Students will attend Spirit Horse, a play that explores family bonds and Native Canadian traditions, at 9:45 a.m. in Yardley Hall of the Carlsen Center, JCCC. Teachers will receive study guides about the play in advance.
After a lunch furnished by the college, the Nerman Museum of Contemporary Art will offer guided interactive tours and engaging hands-on activities focusing on Native American works and animals in art exhibited in the museum’s permanent collection and on campus.
Students will be creating a collage showing their own interpretations of a special animal, and they will be creating a clay coil vessel featuring animal symbols of their own invention.
On return to the Carlsen Center, the fourth-graders will have a tour of theater spaces and their backstage areas. They will then reconvene with the theater company for a discussion of the performance, their arts experience and their perceptions of the Indian traditions they explored.
This is a pilot all-day program for SAS, funded in part by donations from private individuals and by the Carlsen Center ArtsEducation program and the Nerman Museum of Contemporary Art.

--- DATA EXTRACTS ---

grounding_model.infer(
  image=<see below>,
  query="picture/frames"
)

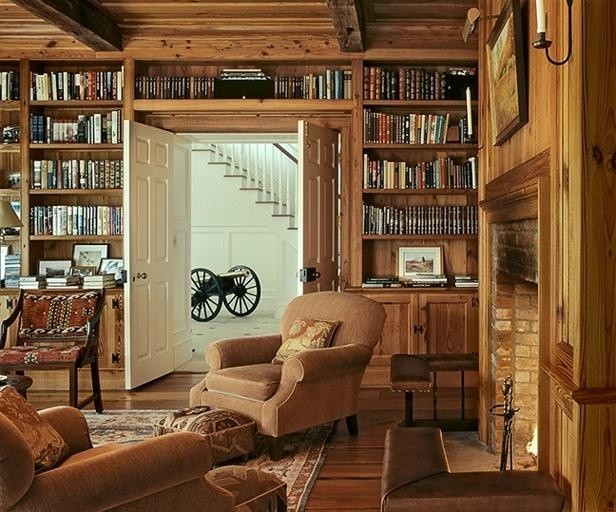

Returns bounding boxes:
[485,0,529,147]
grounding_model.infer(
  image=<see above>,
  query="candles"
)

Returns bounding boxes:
[535,0,546,33]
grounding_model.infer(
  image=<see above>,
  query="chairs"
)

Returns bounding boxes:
[1,286,106,414]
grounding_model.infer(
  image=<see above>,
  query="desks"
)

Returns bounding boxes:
[0,374,32,400]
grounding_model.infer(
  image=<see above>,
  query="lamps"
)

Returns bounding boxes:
[461,8,481,45]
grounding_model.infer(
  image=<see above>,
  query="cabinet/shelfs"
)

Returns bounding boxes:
[0,294,124,372]
[345,288,480,387]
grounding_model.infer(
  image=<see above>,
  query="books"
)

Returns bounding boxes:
[363,64,479,288]
[0,65,124,290]
[133,66,353,99]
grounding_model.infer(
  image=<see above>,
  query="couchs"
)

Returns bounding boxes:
[1,406,289,512]
[151,291,387,461]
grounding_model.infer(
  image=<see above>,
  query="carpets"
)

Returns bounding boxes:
[78,409,340,512]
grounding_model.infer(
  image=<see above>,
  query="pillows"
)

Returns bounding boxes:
[271,315,340,365]
[0,384,70,475]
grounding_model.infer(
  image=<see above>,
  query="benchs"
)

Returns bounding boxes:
[389,352,479,432]
[379,427,566,512]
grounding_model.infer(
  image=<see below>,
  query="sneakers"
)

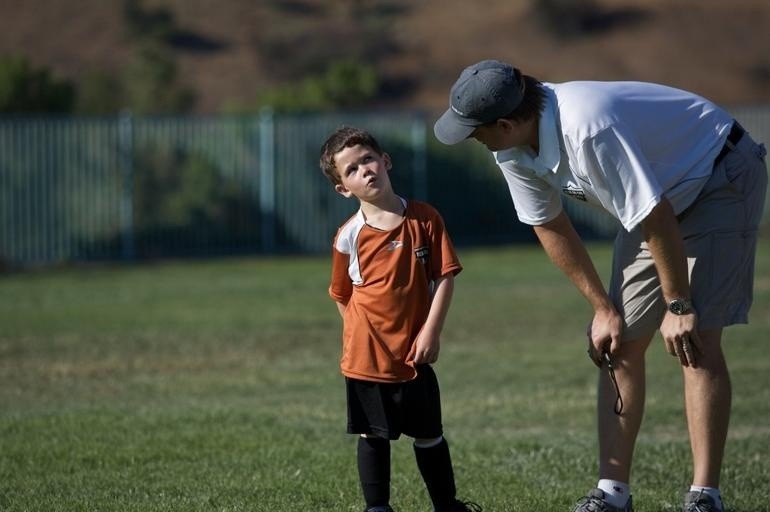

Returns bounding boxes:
[682,488,725,512]
[570,488,633,511]
[434,499,482,512]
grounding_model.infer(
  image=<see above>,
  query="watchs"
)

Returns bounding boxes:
[666,298,692,316]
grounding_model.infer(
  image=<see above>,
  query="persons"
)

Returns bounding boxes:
[433,58,766,512]
[319,125,477,512]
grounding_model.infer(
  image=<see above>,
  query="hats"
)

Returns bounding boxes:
[433,58,527,147]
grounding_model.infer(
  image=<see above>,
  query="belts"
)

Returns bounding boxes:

--- ASSIGNED TASK A ---
At what time will students attend Spirit Horse, according to the field-trip description?
--- ASSIGNED TASK B ---
Continue the field-trip description, starting after its final sentence.

--- YOUR RESPONSE A ---
9:45 a.m.

--- YOUR RESPONSE B ---
“The SAS Project is deeply committed to ensuring the arts are accessible to all children,” said Angel Mercier, program director, Carlsen Center ArtsEducation.
“This program combines the best of what JCCC’s arts venues have to offer to children in the community. Each year, thousands of children may see performances and participate in ArtsEducation workshops at the Carlsen Center, and since the museum opened in 2007, we have school groups regularly visiting the campus for art tours and individual students signing up for our Contemporary Creations art classes, but this is the first time we are combining the various programs into a comprehensive package,“ said Karen Gerety Folk, curator of art education, Nerman Museum. “We are grateful to have the enthusiastic cooperation of the Starside Elementary teachers and students who are participating in the pilot program.”